TEKS SUMBER ::
++++++
Pihak komisi disiplin mengadakan pertemuan di sekolah. Puluhan wartawan berkumpul didepan pintu pagar sekolah, kamera televisi menayangkan kedatangan anak-anak perempuan itu dengan ayahnya. Pertemuan berlangsung alot dari jam 6 petang sehingga hampir lewat tengah malam. Orang-orang Perancis menanti keputusan komisi seperti menanti masa depan Perancis yang bergantung hanya pada keputusan beberapa anggota sekolah dipinggir Paris.
 
Di akhir pembicaraan, anggota keluarga Levy meninggalkan ruangan. Ekspresi wajah mereka memperlihatkan apa yang telah terjadi. Salah seorang guru memberitahu wartawan bahwa itu bukan sebuah diskusi pendidikan tetapi seperti sebuah pengadilan militer. Seorang guru lain pula menyebutkan apa yang terjadi adalah benar dan keputusan yang pasti telah diambil. "Kami memutuskan untuk mengeluarkan mereka dari sekolah, karena 'keseimbangan' di Perancis menyebutkan bahwa menutup kepala tidak menutupi rambut, telinga dan leher." "Tampaknya muslimah tidak ingin bagian ini terbuka." katanya.
 
Setelah tengah malam, keluarga Levy pulang ke rumah. Levy masih marah; anak-anaknya masih menyeka air mata mereka.
++++++
Catatan pertanyaan adegan ::

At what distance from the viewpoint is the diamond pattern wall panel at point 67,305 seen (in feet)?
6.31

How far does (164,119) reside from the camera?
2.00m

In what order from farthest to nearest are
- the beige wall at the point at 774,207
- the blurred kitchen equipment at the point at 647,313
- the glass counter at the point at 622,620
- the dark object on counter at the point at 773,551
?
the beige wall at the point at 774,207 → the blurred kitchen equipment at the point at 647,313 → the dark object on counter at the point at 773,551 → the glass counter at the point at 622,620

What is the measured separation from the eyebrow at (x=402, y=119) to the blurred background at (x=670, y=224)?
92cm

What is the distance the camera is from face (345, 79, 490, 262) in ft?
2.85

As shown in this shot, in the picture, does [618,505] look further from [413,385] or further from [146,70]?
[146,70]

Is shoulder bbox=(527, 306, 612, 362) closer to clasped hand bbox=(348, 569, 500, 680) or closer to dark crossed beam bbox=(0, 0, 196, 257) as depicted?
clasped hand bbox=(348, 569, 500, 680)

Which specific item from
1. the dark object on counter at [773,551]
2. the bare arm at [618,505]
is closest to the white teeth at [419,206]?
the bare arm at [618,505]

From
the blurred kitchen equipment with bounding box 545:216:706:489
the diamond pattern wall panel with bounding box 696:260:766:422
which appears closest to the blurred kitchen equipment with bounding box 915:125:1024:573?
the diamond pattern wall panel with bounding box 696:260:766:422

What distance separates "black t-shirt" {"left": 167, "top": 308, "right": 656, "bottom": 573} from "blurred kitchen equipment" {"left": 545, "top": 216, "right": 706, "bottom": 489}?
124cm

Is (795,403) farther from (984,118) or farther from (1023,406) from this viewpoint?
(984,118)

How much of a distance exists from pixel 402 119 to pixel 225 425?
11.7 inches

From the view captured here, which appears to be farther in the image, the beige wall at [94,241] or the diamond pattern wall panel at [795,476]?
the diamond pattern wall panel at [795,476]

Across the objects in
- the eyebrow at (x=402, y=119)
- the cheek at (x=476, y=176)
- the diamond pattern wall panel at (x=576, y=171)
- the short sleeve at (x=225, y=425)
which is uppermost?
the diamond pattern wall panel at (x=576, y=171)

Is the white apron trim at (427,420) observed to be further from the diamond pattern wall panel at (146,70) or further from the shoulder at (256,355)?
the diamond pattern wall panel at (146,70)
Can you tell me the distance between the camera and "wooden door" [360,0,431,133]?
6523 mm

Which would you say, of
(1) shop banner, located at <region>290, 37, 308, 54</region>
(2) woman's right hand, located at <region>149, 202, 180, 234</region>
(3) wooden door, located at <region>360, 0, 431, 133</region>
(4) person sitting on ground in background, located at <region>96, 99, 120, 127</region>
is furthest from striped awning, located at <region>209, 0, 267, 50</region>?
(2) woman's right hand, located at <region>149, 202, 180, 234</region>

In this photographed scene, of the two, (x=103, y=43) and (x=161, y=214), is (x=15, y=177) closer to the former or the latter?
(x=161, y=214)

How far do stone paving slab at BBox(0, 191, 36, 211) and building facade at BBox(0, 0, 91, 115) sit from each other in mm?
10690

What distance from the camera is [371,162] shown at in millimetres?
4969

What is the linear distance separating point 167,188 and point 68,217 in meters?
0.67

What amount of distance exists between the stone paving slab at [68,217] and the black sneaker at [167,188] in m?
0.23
++++++
PERINTAH TUGAS ::
Terjemahkan kalimat "Di akhir pembicaraan, anggota keluarga Levy meninggalkan ruangan." dari teks sumber ke dalam bahasa Inggris.

JAWABAN ::
At the end of the discussion, the members of the Levy family left the room.